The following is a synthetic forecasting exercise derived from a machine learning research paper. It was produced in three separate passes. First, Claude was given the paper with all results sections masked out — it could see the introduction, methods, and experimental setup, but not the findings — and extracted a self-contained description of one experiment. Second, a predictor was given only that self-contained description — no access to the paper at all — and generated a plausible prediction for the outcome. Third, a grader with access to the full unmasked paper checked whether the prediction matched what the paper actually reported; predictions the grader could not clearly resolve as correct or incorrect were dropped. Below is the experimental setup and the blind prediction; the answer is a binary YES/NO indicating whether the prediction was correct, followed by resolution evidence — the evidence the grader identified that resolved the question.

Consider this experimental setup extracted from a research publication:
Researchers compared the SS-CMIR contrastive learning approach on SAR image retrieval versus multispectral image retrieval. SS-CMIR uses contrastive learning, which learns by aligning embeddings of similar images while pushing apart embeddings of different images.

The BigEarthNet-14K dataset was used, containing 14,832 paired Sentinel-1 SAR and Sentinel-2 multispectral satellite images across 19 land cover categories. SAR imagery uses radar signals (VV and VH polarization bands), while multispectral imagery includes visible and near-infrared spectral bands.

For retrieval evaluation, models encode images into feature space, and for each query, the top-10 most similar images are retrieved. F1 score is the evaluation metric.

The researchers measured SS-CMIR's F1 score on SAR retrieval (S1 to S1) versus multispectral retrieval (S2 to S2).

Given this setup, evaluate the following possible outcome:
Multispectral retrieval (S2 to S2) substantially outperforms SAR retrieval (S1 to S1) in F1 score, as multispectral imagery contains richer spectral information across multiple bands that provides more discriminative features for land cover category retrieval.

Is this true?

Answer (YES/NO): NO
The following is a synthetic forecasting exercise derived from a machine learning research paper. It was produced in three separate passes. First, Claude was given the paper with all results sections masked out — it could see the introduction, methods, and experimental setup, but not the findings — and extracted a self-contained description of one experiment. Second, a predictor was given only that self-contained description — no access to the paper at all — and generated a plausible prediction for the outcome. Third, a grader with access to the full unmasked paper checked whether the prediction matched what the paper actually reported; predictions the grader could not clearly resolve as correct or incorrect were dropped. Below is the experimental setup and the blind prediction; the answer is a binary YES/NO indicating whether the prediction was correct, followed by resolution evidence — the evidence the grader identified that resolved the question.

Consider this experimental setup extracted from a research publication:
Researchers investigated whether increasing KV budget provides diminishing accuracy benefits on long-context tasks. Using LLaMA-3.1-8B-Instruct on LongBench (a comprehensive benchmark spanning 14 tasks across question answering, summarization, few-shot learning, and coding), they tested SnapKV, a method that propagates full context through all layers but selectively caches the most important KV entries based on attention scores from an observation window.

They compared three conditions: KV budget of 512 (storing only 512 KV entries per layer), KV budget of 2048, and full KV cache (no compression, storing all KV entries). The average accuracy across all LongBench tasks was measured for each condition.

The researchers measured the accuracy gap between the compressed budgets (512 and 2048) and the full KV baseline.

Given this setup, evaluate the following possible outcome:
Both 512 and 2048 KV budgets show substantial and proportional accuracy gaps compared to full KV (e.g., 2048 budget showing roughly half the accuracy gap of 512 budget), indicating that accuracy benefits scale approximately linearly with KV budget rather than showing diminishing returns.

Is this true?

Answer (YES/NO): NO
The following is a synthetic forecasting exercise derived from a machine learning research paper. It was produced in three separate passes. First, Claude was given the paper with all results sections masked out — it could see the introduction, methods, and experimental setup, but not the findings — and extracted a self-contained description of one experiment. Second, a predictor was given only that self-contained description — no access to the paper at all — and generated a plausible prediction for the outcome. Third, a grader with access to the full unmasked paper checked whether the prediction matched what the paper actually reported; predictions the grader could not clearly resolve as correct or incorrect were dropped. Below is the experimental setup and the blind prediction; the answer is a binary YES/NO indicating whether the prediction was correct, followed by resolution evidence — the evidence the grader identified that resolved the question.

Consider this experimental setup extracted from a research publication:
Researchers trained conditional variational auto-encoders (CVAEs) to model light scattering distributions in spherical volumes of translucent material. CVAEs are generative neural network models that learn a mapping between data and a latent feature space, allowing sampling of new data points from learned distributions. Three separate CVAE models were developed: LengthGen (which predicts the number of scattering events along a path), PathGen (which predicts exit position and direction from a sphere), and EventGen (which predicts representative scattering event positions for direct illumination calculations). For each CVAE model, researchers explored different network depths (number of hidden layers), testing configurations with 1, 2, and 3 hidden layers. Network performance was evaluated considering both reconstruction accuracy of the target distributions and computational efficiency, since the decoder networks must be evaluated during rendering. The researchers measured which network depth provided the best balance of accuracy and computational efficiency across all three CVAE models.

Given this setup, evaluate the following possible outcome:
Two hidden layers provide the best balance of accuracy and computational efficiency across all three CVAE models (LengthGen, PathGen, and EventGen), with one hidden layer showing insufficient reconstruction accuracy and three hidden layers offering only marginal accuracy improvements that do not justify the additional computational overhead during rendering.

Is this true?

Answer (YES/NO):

> **What you will do**
Filter the entries down to the lines that include the string "LongBench".

> **Solution for this problem**
Researchers investigated whether increasing KV budget provides diminishing accuracy benefits on long-context tasks. Using LLaMA-3.1-8B-Instruct on LongBench (a comprehensive benchmark spanning 14 tasks across question answering, summarization, few-shot learning, and coding), they tested SnapKV, a method that propagates full context through all layers but selectively caches the most important KV entries based on attention scores from an observation window.
They compared three conditions: KV budget of 512 (storing only 512 KV entries per layer), KV budget of 2048, and full KV cache (no compression, storing all KV entries). The average accuracy across all LongBench tasks was measured for each condition.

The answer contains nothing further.